There will be more interest when there is more tutorial information. The more things they can point people to, the better.

Also, the things that faculty want to do don't always fit into existing tutorial information. Doing something more visually with topic models, such as Termite from Stanford, may be good.

Currently, some people are developing videos at UIUC scholarly commons, story board to help people understand HTRC functionalities

Algorithms and Text, inside or outside HTRC

If someone wants to submit an algorithm to the portal, how is it decided? Currently, it is decided on a one-on-one basis. Setting up a workflow/process for people to submit their algorithms will be useful.

What happens if someone wants to integrate textual content that they have on their own, with HTRC materials? Unfortunately, that (taking data from other sources) is not currently on the radar. But if someone were to want to augment their analysis with additional data, that is on the radar — for example, if a user were to augment their analysis by validating with a dictionary — that kind of thing is on the radar. But augmenting the data itself with an additional corpus — that has not been on the agenda.

Can we use HTRC suite of algorithms on non-HTRC data? Yes you can use the tools (by locating them from other resources, e.g. Mallet tools) to do it.

It was proposed that scholars can use HTRC algorithms on some text from local faculty which is cleaned, and then have it (the local text) available in HTRC so everybody can use it.

Possible use types

When faculty come and talk with librarians about analysis of digitized text, there are three main types of use cases:

1) They bring their own text

2) They bring a set of texts that they would like to use HTRC as a reference corpus for

3) They bring specific texts that they want to compare with texts that are in the HT corpus

Suggestions

No matter how big the HT corpus is, or how powerful the existing algorithms are, if the existing (corpus + algorithms) do not meet the needs of the specific problem that the user is trying to solve, then the user will not use the resources. Often, people come to librarians with their own texts (such as EEBO, ECHO, the Old Bailey text corpus, etc., and describe the problem and request an algorithm to be written to do the analysis that they are trying to do. Nowadays, even undergraduates come with quite complex tasks that they are trying to do.

Everyone's project is different from others, and so need new unique stuff to support the project. We need to have a path or mechanism to address a researcher's request for help on algorithm/data.
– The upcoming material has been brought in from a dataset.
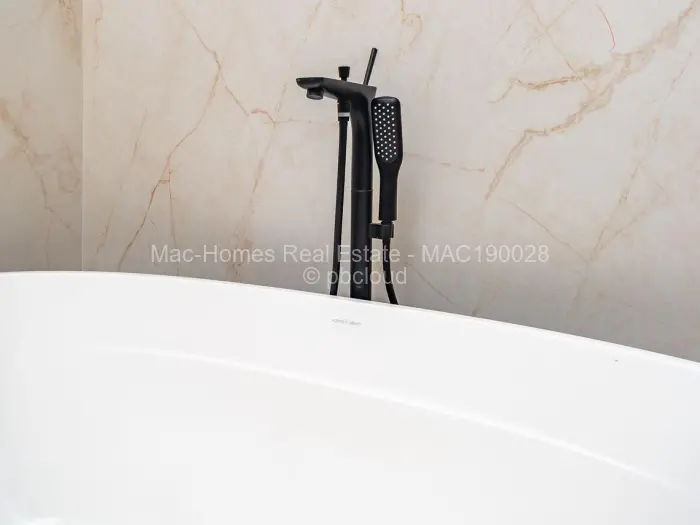 4 Bedroom House for Sale in Gunhill, Harare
Sometimes, the text data set that the user is interested in using, are government documents that get set out periodically — all the articles put out within a certain time period.
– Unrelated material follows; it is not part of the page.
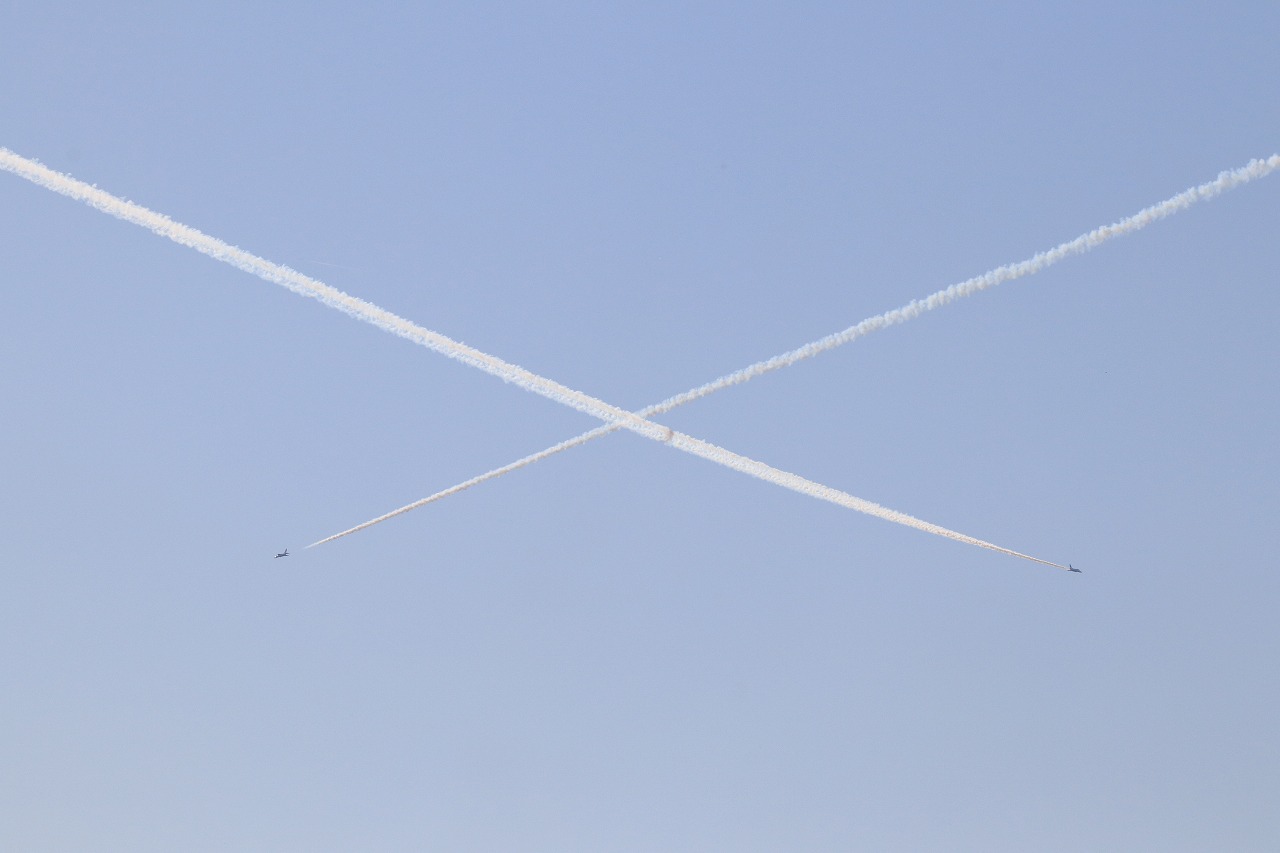 【作例付き撮影地情報】 ブルーインパルスを撮る・愛知県小牧「航空祭・小牧基地」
Some suggestions of what the HTRC could do:

1) Try to create a bibliography of conference papers — to keep track of what researchers are doing using HTRC tools and resources. This is similar to what the ICPSR does, which has been mentioned and used in sociology classes. If you can get HTRC as such a source, and there could be more use. People need to be more aware of HTRC, and they need to be encouraged to use it.
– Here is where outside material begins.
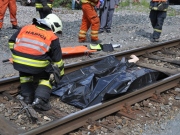 Střet člověka s vlakem končí obvykle předvídatelným koncem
2) People need to be encouraged to use HTRC as the source for the documents they need. Try to find a way to communicate with undergraduates directly, and let undergraduates know about HTRC and what it can do. Often, undergraduates will run with the resource, and convince faculty to let them use it for class projects, etc. Faculty members tend to be more reticent about using new resources than undergraduates are.

3) The crux of the matter is to come up with tutorials that people can play with whenever they have a few minutes free to play with it, and still make it into a useful learning experience. People's times are fractured in weird ways — especially students'. Sometimes they may have only a few minutes to play with the tutorial.

4) Try to make mechanisms to have people use complex stuff in an easy way. Tutorial is a great way to achieve it.